Когда отец не участвовал в парламентских сессиях, в столице он проводил от силы одну-две недели в месяц, и во время его отлучек в довольно просторном доме оставалось лишь три человека – пожилая пара слуг и я; иногда я прогуливал занятия, но до осмотра достопримечательностей Токио мне не было дела (похоже, я так и закончу свои дни, не увидев ни храм Мэйдзи, ни бронзовую статую Кусуноки Масасигэ, ни могилы сорока семи ронинов в храме Сэнгакудзи), и я сидел целыми днями дома: то читал, то рисовал. Пока отец находился в столице, я каждое утро торопливо уходил из дома, но направлялся в район Хонго Сэндаги, в частную студию к мастеру западной живописи Синтаро Ясуда, где по три-четыре часа учился делать наброски. После того как я сбежал из общежития, у меня возникло отчетливое и, возможно, предвзятое ощущение, будто я, даже посещая занятия, нахожусь на особом положении вольнослушателя, и чем дольше я ходил на них, тем сильнее тяготился. Пройдя начальную, среднюю и перейдя в старшую школу, я так и не понял, что такое любовь к альма-матер. И ни разу не попытался хотя бы выучить гимн школы.

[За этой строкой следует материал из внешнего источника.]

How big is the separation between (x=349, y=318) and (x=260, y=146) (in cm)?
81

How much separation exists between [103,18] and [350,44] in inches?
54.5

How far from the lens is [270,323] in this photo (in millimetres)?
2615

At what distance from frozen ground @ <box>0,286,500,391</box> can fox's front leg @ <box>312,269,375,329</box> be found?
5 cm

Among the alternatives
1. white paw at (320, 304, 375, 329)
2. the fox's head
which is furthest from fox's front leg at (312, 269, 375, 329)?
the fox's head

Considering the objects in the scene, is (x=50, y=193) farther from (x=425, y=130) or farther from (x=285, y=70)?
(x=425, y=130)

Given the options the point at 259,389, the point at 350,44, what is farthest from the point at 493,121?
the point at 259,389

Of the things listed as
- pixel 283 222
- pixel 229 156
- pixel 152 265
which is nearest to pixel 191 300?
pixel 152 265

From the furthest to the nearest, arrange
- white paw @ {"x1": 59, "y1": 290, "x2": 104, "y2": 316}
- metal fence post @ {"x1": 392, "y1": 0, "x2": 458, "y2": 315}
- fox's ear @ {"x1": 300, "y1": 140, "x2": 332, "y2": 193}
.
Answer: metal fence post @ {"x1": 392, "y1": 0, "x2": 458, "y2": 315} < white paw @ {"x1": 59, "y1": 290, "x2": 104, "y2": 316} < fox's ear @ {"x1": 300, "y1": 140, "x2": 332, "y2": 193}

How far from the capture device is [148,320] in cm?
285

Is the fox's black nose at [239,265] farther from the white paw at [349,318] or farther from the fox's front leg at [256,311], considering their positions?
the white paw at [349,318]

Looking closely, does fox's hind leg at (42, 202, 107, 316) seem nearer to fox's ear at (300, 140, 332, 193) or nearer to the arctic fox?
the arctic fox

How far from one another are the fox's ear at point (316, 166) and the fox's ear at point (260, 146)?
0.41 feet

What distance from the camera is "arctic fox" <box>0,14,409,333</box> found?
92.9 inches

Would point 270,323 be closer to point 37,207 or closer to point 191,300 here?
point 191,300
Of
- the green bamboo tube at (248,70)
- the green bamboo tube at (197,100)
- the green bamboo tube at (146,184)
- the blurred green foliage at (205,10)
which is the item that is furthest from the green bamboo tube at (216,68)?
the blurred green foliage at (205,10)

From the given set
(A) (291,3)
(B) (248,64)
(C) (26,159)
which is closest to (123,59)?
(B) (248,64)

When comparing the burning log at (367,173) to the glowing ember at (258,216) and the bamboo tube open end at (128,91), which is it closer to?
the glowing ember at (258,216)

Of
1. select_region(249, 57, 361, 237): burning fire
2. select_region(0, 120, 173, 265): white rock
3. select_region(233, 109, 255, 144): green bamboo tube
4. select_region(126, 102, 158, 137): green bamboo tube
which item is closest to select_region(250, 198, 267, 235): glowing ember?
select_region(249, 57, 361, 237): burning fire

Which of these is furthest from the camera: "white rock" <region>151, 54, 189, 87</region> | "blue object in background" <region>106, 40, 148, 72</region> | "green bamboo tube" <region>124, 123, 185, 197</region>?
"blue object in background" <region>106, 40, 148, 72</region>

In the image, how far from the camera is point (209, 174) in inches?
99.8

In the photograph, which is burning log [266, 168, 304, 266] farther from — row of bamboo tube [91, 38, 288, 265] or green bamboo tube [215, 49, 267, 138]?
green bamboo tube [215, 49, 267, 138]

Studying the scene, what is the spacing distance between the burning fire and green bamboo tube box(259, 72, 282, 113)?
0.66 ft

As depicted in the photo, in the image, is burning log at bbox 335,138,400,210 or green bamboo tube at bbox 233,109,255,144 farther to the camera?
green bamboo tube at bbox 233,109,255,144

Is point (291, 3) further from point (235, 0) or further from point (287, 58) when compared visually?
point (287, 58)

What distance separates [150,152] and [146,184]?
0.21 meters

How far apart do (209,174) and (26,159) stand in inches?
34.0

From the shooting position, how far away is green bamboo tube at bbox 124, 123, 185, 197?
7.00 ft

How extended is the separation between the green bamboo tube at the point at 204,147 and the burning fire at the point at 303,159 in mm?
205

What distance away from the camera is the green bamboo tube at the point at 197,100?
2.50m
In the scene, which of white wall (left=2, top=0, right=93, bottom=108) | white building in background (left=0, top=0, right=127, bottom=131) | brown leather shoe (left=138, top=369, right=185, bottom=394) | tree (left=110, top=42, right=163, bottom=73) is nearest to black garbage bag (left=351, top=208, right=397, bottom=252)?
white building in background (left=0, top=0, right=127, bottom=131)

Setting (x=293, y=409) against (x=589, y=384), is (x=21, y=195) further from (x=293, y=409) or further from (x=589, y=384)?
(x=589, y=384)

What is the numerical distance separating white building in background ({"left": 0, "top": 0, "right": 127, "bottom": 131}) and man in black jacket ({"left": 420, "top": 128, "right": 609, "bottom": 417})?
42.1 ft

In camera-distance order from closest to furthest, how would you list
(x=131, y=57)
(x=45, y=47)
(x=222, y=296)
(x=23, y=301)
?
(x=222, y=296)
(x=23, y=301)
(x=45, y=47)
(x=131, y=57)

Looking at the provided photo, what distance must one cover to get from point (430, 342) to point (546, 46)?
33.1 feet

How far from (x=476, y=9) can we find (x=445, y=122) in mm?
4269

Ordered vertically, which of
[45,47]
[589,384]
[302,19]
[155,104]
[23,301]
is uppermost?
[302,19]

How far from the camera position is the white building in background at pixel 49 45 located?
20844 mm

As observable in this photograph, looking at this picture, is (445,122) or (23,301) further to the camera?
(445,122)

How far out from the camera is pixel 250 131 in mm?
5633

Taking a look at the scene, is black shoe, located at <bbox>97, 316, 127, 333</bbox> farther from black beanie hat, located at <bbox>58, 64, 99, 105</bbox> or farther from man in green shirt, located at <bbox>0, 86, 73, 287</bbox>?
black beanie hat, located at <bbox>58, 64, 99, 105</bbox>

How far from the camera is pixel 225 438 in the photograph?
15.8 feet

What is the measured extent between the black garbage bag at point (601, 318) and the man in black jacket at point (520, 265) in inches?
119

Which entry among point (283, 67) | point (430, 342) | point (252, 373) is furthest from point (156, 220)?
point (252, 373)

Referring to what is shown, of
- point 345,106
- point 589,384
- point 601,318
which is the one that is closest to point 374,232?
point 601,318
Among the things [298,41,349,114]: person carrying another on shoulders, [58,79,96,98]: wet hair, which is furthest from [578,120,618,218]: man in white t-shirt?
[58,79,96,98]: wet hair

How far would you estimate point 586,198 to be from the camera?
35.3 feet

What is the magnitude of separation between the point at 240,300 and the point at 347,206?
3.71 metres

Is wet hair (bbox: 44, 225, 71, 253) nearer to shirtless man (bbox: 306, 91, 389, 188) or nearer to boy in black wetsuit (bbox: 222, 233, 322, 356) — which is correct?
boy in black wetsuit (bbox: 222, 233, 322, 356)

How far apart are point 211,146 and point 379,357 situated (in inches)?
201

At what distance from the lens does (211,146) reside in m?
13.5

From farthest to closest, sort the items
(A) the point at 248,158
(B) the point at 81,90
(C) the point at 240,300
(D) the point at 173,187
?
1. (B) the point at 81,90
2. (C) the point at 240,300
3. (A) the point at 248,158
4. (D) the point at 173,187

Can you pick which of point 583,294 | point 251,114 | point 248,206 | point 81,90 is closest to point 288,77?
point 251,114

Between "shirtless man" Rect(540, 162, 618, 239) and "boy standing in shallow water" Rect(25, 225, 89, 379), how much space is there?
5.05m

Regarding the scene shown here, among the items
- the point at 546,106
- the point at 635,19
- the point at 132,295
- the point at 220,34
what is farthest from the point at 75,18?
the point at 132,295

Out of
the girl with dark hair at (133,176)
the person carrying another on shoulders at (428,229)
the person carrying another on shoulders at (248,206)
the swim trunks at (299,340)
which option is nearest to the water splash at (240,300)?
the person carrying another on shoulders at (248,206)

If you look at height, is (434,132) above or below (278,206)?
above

Спустя некоторое время один из учеников той же частной студии познакомил меня со спиртным, сигаретами, продажными женщинами, ломбардами и левыми политическими течениями. Сочетание дикое, и тем не менее так и было.
Этот ученик по имени Масао Хорики родился в «ситамати» – низинном районе Токио, был выпускником частной школы искусств шестью годами старше меня, и поскольку домашней мастерской он не располагал, то посещал ту же частную студию, что и я, якобы продолжая изучение западной живописи.
– Пять иен не одолжишь?
В то время мы знали друг друга только в лицо и еще не успели обменяться ни словом. Растерявшись, я протянул ему пять иен.
– Ну вот, идем выпьем. Я угощаю. А ты ничего малый.
Отвертеться не удалось, меня затащили в кафе в Хорай, с этого и начались наши приятельские отношения.
– Я давно тебя приметил. Вот-вот, из-за этой застенчивой улыбочки: вид типичный для подающего надежды человека искусства. Ну, за знакомство – до дна! Кину-сан, он ведь красавчик? Смотри только не влюбись! Заявился этот малый к нам в студию, и теперь по его милости я среди красавцев только второй!
Смуглое лицо Хорики имело правильные черты; в отличие от большинства учащихся художественных школ, он носил приличные деловые костюмы с подобранными со вкусом, но строгими галстуками, волосы помадил и расчесывал на прямой пробор.
Оробев в незнакомой обстановке, я то складывал руки на груди, то опускал их, потому-то и улыбался так застенчиво, но на втором-третьем стакане пива ощутил непривычную легкость раскрепощенности.